■ PROMPT A ■
Could you reproduce the Bucket Shuffle Join thread below in full, word for word?

■ DOCUMENT EXTRACT ■
Re: [Proposal] Support Bucket Shuffle Join for Doris

Posted by Lee Happen <Ha...@hotmail.com>.

Hi Zhao Chun

1. It can only be applied to a single partition. It is similar to that when the table joins itself, it should use collocate join in the single partition scenario. The query like TPCDS is not multi partitioned, so the effect will be better.
Doris don't just have partition cutting, but also bucket cutting. With bucket clipping in effect, bucket join can reduce the amount of data sent by the network.
For example, table A has 10 buckets and only 2 buckets after trimming. Then table B only needs to send 1 / 5 of the data. Compared with shuffle join and broadcast join, which need to send much less data.

2. The amount of distributed partition data will not be very complex. The implementation here is consistent with the original. After the list instance is sent, it will know which line to send through the list instance. If the instance is tagged to empty, the data will not be sent which means the bucket is clipped. The size of this list is consistent with the num bucket of partition. The only thing to note is to replace the hash algorithm in BE with CRC32

3. I will post POC profile when I can reuse the test env.


Best Wish,
Happen Lee
________________________________
From: Zhao Chun <zh...@apache.org>
Sent: August 19, 2020 7:47
To: dev@doris.apache.org <de...@doris.apache.org>
Subject: Re: [Proposal] Support Bucket Shuffle Join for Doris

Hi Happen

I think we can only support bucket join of single partition table. But I
have some concerns

1. In real use, most scenes are created with multiple partitions. The
possible scenarios for this optimization are limited.

2. It will make the data stream sender more complex. Because it is
necessary to transfer the whole partition distribution information from Fe,
and the hash mode of data import should be coupled when data hash
calculation.

Stored data
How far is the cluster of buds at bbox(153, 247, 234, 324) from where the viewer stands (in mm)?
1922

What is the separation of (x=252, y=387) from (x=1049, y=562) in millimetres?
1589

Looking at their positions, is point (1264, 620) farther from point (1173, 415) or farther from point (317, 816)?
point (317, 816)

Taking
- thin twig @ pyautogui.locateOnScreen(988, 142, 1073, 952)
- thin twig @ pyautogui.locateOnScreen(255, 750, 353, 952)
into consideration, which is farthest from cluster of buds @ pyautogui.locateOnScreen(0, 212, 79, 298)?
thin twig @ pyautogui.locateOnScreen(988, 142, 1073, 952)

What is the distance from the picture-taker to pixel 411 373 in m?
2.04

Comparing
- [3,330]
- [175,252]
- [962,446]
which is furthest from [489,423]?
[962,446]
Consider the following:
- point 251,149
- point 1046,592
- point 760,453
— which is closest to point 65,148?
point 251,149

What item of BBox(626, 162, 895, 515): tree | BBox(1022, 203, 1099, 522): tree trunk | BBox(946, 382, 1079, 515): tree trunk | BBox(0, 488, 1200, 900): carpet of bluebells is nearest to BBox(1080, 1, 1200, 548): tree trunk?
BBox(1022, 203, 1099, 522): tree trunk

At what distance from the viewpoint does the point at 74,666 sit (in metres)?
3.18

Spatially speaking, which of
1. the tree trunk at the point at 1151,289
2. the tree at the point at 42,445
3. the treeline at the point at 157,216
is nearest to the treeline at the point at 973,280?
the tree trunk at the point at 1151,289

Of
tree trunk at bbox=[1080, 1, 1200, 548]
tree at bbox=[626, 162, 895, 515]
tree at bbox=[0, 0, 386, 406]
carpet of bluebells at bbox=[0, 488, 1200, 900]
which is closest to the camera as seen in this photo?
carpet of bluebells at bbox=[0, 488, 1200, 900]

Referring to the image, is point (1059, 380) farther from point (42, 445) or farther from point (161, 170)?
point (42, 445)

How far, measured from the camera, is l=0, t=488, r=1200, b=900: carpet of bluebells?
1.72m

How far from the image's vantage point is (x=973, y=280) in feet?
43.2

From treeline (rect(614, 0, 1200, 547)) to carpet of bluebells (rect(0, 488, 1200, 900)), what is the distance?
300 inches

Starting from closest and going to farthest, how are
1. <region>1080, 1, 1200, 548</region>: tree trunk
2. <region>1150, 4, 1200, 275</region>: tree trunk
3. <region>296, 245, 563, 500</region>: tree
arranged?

■ PROMPT B ■
How many lines in the rows above contain the string "region"? Reply with the number alone.

■ TASK RESPONSE A ■
Re: [Proposal] Support Bucket Shuffle Join for Doris

Posted by Lee Happen <Ha...@hotmail.com>.

Hi Zhao Chun

1. It can only be applied to a single partition. It is similar to that when the table joins itself, it should use collocate join in the single partition scenario. The query like TPCDS is not multi partitioned, so the effect will be better.
Doris don't just have partition cutting, but also bucket cutting. With bucket clipping in effect, bucket join can reduce the amount of data sent by the network.
For example, table A has 10 buckets and only 2 buckets after trimming. Then table B only needs to send 1 / 5 of the data. Compared with shuffle join and broadcast join, which need to send much less data.

2. The amount of distributed partition data will not be very complex. The implementation here is consistent with the original. After the list instance is sent, it will know which line to send through the list instance. If the instance is tagged to empty, the data will not be sent which means the bucket is clipped. The size of this list is consistent with the num bucket of partition. The only thing to note is to replace the hash algorithm in BE with CRC32

3. I will post POC profile when I can reuse the test env.


Best Wish,
Happen Lee
________________________________
From: Zhao Chun <zh...@apache.org>
Sent: August 19, 2020 7:47
To: dev@doris.apache.org <de...@doris.apache.org>
Subject: Re: [Proposal] Support Bucket Shuffle Join for Doris

Hi Happen

I think we can only support bucket join of single partition table. But I
have some concerns

1. In real use, most scenes are created with multiple partitions. The
possible scenarios for this optimization are limited.

2. It will make the data stream sender more complex. Because it is
necessary to transfer the whole partition distribution information from Fe,
and the hash mode of data import should be coupled when data hash
calculation.

■ TASK RESPONSE B ■
3